__PROBLEM__. Here is a block of entries. Write out its lines exactly, from the first through the one containing "1 عدسة عينية".

__RECORDS FOR THE TASK__.
━━━

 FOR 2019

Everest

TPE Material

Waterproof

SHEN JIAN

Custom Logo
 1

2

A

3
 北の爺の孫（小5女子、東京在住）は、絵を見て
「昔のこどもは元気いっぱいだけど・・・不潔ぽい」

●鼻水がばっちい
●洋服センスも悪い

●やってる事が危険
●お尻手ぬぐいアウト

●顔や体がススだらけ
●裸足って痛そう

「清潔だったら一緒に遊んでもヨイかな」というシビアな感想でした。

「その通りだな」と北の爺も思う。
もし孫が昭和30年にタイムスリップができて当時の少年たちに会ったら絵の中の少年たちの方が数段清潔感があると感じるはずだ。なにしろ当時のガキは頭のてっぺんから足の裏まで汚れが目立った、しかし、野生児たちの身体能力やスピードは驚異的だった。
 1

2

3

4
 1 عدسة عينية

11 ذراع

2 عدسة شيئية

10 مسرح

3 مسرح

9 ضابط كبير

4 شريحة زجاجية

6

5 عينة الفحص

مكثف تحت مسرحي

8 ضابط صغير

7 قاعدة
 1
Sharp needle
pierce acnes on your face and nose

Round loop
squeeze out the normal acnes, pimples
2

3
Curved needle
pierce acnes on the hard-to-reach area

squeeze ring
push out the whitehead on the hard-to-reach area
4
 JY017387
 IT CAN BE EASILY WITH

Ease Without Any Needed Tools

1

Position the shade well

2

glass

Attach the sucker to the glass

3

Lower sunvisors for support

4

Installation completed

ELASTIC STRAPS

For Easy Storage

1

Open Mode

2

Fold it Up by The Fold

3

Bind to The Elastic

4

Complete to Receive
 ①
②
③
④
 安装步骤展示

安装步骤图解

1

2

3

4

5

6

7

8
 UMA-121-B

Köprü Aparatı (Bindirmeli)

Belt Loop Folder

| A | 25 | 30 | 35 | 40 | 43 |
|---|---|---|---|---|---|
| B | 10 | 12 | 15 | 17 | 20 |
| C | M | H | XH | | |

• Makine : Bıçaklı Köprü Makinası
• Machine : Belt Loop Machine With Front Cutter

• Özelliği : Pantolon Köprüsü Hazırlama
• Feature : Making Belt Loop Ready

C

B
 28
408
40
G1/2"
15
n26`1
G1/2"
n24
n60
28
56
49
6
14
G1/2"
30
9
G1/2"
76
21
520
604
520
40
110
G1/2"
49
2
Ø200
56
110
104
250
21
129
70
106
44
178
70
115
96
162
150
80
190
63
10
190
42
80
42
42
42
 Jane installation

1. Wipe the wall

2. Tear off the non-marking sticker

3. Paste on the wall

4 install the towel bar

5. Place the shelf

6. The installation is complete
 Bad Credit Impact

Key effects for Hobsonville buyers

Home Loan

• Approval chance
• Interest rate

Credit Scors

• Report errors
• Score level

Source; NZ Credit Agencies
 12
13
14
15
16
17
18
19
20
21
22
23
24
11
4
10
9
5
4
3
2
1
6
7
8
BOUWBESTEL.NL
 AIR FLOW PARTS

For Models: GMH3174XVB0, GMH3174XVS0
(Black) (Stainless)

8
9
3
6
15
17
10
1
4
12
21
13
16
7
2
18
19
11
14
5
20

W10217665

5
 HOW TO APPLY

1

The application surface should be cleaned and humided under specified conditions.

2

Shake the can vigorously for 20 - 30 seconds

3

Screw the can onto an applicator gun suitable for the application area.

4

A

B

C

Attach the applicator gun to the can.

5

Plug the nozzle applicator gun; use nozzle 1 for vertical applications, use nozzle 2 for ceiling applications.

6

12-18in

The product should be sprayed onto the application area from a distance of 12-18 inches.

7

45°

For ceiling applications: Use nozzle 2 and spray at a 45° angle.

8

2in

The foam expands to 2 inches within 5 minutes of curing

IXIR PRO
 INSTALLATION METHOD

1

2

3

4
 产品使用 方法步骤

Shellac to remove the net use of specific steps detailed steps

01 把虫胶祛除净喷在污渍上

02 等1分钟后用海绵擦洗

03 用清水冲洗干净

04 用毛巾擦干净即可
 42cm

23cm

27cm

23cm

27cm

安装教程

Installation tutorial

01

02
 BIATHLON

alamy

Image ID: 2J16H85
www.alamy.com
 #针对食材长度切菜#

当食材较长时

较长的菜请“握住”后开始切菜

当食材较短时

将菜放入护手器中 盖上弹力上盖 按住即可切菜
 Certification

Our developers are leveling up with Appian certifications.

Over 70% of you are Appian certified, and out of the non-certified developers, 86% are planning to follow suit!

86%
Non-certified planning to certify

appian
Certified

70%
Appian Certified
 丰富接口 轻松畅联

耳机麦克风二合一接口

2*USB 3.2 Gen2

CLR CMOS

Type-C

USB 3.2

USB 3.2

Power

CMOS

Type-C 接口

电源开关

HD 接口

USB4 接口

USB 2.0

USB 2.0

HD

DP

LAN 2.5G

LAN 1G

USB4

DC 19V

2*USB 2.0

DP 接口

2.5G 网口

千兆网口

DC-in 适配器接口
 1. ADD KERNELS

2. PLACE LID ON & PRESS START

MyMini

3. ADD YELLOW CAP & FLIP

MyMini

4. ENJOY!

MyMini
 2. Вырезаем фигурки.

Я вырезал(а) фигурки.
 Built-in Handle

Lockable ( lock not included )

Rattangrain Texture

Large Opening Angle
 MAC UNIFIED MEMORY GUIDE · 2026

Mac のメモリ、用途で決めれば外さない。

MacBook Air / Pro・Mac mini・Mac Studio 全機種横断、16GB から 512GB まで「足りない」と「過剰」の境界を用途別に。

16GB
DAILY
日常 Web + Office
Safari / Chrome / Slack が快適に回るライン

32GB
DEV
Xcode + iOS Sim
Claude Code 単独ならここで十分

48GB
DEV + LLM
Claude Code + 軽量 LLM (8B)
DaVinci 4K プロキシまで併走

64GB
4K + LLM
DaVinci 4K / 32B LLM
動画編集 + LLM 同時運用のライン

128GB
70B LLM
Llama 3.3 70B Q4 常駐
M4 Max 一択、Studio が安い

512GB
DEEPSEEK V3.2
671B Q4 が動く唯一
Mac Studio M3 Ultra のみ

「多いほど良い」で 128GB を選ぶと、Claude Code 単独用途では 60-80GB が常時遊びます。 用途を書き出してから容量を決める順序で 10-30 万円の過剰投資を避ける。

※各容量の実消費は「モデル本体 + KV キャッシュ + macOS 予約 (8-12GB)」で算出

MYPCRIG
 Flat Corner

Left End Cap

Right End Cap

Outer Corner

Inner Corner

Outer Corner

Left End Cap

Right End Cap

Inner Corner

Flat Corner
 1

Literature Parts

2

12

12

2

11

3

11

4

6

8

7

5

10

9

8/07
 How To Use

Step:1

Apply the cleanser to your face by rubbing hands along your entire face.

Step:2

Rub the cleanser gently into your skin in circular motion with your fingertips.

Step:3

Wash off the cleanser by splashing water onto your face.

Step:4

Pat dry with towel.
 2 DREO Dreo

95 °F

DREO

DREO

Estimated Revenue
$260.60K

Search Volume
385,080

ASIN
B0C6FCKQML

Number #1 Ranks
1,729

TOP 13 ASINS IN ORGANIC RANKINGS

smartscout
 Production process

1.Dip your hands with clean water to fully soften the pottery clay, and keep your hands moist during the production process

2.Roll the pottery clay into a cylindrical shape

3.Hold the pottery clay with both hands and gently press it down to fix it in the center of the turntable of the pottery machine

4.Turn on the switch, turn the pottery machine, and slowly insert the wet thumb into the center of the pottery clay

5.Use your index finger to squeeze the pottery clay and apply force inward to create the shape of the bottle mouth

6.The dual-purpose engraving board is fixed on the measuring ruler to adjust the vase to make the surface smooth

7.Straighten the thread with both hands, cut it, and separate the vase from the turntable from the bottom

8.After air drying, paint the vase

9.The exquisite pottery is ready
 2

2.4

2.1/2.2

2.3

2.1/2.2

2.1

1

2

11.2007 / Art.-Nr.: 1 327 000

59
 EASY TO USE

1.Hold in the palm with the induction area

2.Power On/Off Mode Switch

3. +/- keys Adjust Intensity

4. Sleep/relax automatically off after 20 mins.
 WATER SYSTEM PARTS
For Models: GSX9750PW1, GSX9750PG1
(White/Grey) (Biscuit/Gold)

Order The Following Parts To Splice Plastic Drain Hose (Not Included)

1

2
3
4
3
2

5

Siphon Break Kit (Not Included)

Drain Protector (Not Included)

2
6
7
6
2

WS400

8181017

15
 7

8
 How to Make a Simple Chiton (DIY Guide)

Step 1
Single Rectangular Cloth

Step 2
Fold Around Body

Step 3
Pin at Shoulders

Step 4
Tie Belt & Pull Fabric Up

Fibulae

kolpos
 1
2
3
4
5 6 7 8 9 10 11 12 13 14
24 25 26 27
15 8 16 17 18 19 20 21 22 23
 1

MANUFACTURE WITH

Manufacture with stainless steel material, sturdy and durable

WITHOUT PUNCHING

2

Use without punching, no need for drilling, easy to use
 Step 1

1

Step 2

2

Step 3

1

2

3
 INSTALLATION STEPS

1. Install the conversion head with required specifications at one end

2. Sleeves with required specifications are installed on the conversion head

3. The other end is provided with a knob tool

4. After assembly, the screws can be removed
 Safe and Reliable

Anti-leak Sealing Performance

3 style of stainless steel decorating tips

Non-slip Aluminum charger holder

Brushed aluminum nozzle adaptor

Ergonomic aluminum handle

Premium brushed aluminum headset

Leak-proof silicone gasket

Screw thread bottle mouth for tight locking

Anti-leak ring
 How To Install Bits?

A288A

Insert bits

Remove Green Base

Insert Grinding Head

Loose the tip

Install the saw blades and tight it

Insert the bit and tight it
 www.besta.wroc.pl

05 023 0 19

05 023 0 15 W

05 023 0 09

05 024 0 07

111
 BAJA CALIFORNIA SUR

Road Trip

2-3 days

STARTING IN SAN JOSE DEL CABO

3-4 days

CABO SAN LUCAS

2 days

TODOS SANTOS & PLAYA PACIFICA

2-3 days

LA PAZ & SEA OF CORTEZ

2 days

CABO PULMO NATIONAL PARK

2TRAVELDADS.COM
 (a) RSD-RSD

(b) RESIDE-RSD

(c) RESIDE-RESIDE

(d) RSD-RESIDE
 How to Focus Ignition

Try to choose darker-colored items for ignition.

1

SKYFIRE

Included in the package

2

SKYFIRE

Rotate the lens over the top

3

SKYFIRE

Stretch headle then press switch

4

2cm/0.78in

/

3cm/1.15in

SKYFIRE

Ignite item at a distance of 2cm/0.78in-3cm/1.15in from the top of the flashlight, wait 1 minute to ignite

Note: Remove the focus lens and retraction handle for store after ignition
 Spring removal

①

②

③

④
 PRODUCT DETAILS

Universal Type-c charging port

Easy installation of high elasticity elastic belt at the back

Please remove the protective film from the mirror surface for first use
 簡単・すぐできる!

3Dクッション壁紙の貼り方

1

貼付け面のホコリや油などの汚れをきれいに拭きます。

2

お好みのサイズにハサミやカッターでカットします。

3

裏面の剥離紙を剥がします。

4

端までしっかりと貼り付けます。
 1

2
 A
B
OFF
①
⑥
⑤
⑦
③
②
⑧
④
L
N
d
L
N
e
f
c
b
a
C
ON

━━━

__FINISHED TASK__.
 FOR 2019

Everest

TPE Material

Waterproof

SHEN JIAN

Custom Logo
 1

2

A

3
 北の爺の孫（小5女子、東京在住）は、絵を見て
「昔のこどもは元気いっぱいだけど・・・不潔ぽい」

●鼻水がばっちい
●洋服センスも悪い

●やってる事が危険
●お尻手ぬぐいアウト

●顔や体がススだらけ
●裸足って痛そう

「清潔だったら一緒に遊んでもヨイかな」というシビアな感想でした。

「その通りだな」と北の爺も思う。
もし孫が昭和30年にタイムスリップができて当時の少年たちに会ったら絵の中の少年たちの方が数段清潔感があると感じるはずだ。なにしろ当時のガキは頭のてっぺんから足の裏まで汚れが目立った、しかし、野生児たちの身体能力やスピードは驚異的だった。
 1

2

3

4
 1 عدسة عينية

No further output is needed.